The allele frequencies for a marker must sum to 1 (a small roundoff error is tolerated.)

Allele frequency information is used when IBDs are computed for a marker that is not completely typed, i.e. there are individuals for whom genotype data is not available.

Example:

	D20S101 123 0.2457 127 0.1648 133 0.5895
	IGF1 A 0.4 B 0.3 C 0.1 F 0.2
	ApoE E1 .125 E2 .25 E3 .625

Once a freq file has been loaded, it is not necessary to load it again in subsequent SOLAR runs from the same working directory.

The concise reference specification for the freq file format is shown by the command file-freq or the help message for it.

4.7 The Field Command

If the field names in your data files do not match those names expected by SOLAR, the easiest thing to do might be to edit the names in your data files. But if this is impossible or impractical, you can also use the field command to map the SOLAR built-in names to your names. Your field command settings are saved in a file named field.info so that they do not need to be re-entered each time you start SOLAR. (field commands you have written to a file named .solar in the current or home directory will have even higher precedence.)

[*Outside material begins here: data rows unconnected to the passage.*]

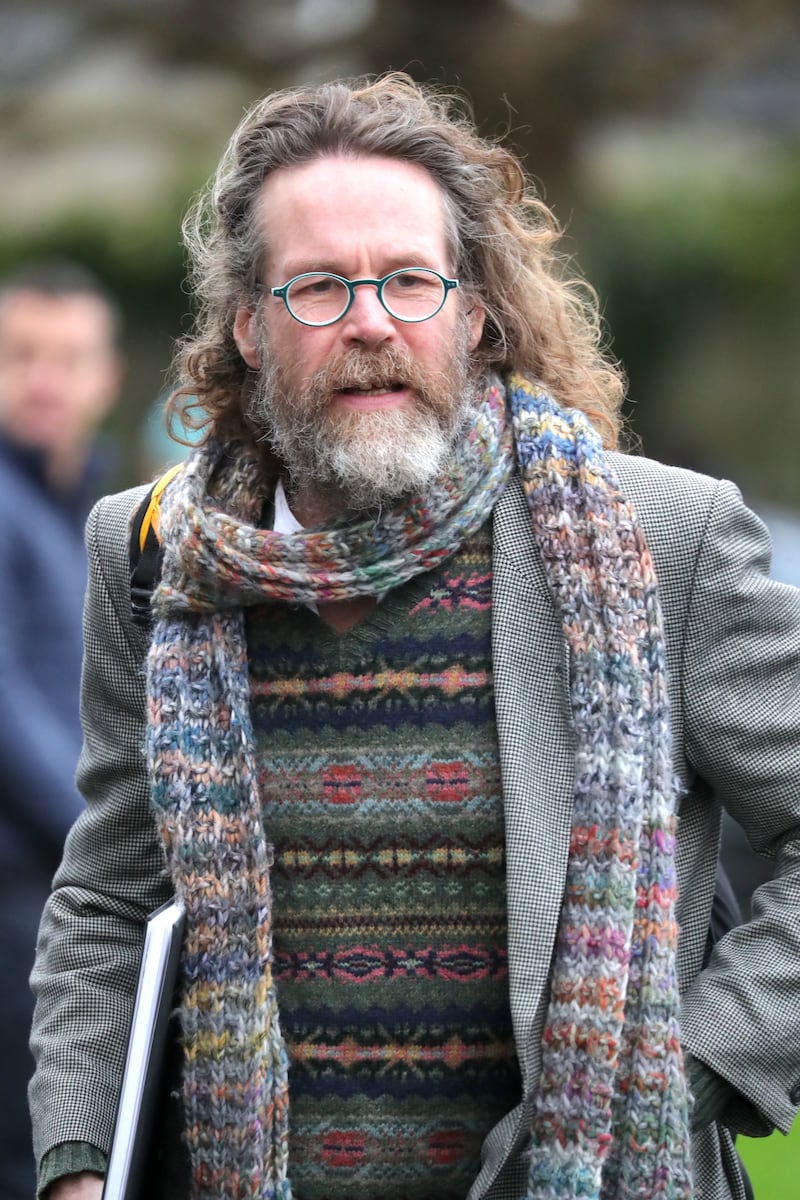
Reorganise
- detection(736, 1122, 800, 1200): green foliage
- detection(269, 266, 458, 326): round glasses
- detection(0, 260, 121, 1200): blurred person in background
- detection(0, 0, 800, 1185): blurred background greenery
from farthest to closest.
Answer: detection(0, 0, 800, 1185): blurred background greenery, detection(736, 1122, 800, 1200): green foliage, detection(0, 260, 121, 1200): blurred person in background, detection(269, 266, 458, 326): round glasses

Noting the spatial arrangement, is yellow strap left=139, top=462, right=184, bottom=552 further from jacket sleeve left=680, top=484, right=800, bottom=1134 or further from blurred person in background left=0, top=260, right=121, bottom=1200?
blurred person in background left=0, top=260, right=121, bottom=1200

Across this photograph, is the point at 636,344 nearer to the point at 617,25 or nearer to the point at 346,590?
the point at 617,25

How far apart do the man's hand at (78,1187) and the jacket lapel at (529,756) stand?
68cm

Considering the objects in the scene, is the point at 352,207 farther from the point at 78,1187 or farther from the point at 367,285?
the point at 78,1187

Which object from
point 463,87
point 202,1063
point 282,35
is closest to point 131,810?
point 202,1063

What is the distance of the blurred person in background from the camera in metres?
3.29

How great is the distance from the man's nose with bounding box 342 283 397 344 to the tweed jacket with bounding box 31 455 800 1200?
31 cm

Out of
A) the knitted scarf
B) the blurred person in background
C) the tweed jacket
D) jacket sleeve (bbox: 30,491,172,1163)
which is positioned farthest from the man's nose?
the blurred person in background

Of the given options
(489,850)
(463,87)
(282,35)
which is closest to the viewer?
(489,850)

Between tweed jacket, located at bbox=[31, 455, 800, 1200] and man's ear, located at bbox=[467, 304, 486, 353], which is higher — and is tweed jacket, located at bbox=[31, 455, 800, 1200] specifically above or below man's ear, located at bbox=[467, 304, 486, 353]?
below

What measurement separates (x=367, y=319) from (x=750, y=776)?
0.86 metres

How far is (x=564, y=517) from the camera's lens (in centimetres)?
209

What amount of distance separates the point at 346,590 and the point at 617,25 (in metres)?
6.98

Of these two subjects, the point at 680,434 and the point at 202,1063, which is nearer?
the point at 202,1063
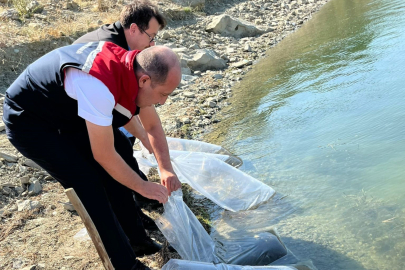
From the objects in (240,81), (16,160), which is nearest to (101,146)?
(16,160)

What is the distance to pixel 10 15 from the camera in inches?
354

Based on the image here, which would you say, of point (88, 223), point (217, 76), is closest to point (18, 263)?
point (88, 223)

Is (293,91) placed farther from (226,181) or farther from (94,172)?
(94,172)

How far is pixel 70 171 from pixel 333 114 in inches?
152

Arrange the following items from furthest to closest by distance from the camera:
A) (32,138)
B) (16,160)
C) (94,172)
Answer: (16,160)
(94,172)
(32,138)

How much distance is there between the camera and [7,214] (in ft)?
12.0

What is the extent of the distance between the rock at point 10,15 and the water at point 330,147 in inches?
203

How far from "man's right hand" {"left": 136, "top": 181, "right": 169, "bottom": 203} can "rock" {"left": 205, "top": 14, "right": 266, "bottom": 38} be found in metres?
9.22

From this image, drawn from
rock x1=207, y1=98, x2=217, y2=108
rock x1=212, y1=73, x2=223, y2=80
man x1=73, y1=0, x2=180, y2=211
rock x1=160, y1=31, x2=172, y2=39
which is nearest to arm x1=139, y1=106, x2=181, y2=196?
man x1=73, y1=0, x2=180, y2=211

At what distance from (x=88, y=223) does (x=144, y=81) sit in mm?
833

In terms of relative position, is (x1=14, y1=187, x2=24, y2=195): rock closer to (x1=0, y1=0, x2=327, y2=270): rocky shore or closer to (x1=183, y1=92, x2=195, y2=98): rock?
(x1=0, y1=0, x2=327, y2=270): rocky shore

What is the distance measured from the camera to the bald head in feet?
6.79

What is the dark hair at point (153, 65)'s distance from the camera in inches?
81.4

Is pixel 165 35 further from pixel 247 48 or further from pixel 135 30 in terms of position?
pixel 135 30
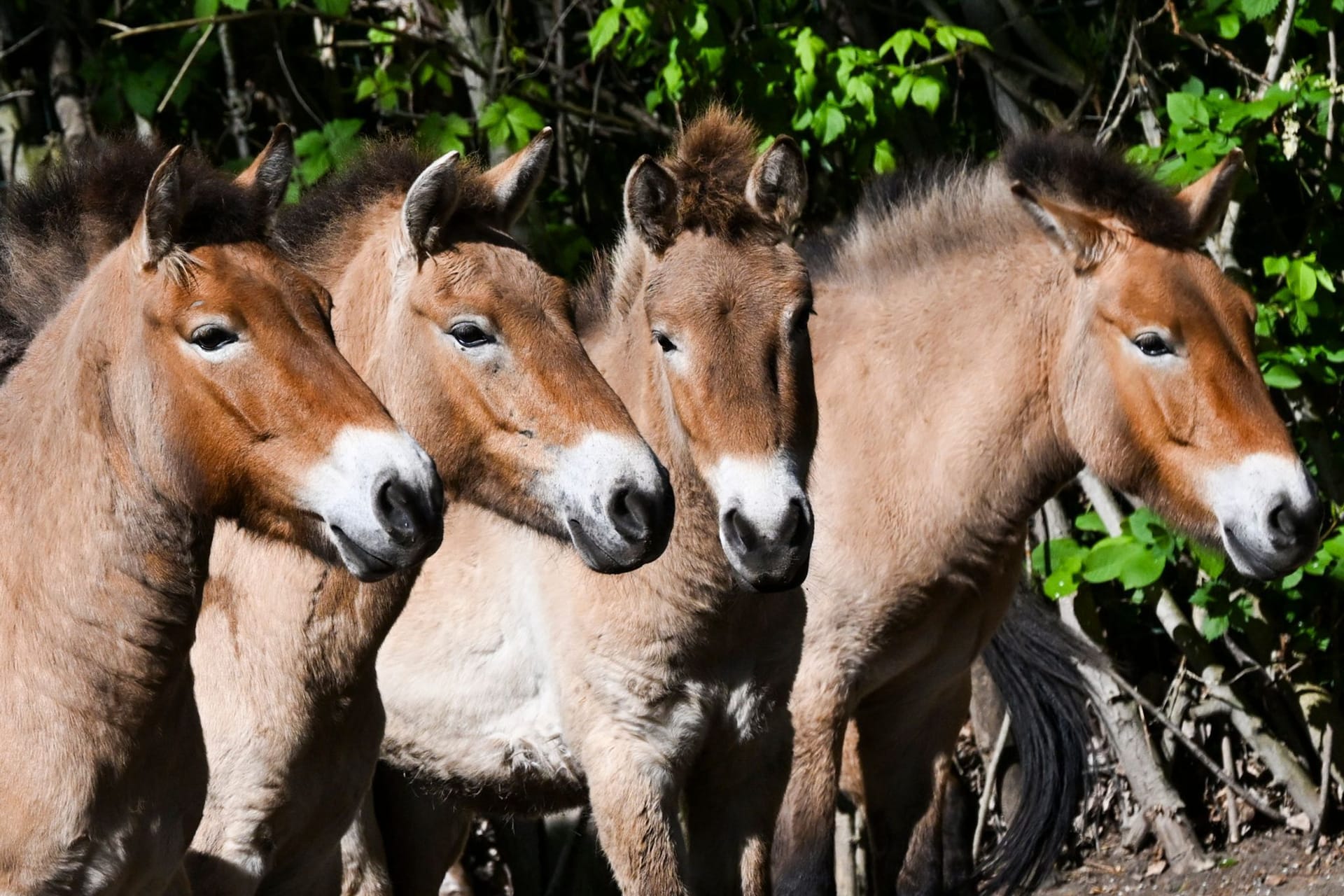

With no arguments, the field command shows all the fields whose mapping can be changed, and what their current mapping is.

        solar> field

        Default   Current      Meaning
        -------   -------      -------
        ID        ID            (Individual Permanent ID) [mandatory]
        FA        FA            (Father's Permanent ID) [mandatory]
        MO        MO            (Mother's Permanent ID) [mandatory]
        SEX       SEX           (M/F, m/f, or 1/2) [mandatory]
        PROBND    PROBND        [optional]
        MZTWIN    MZTWIN        [optional]
        FAMID     FAMID         [optional]
        HHID      HHID          [optional]

With two arguments, the command maps the second name to the first built-in one. For example, the command

	field id person
would map the built-in name id to a user-provided name person. help field gives more details about the field command.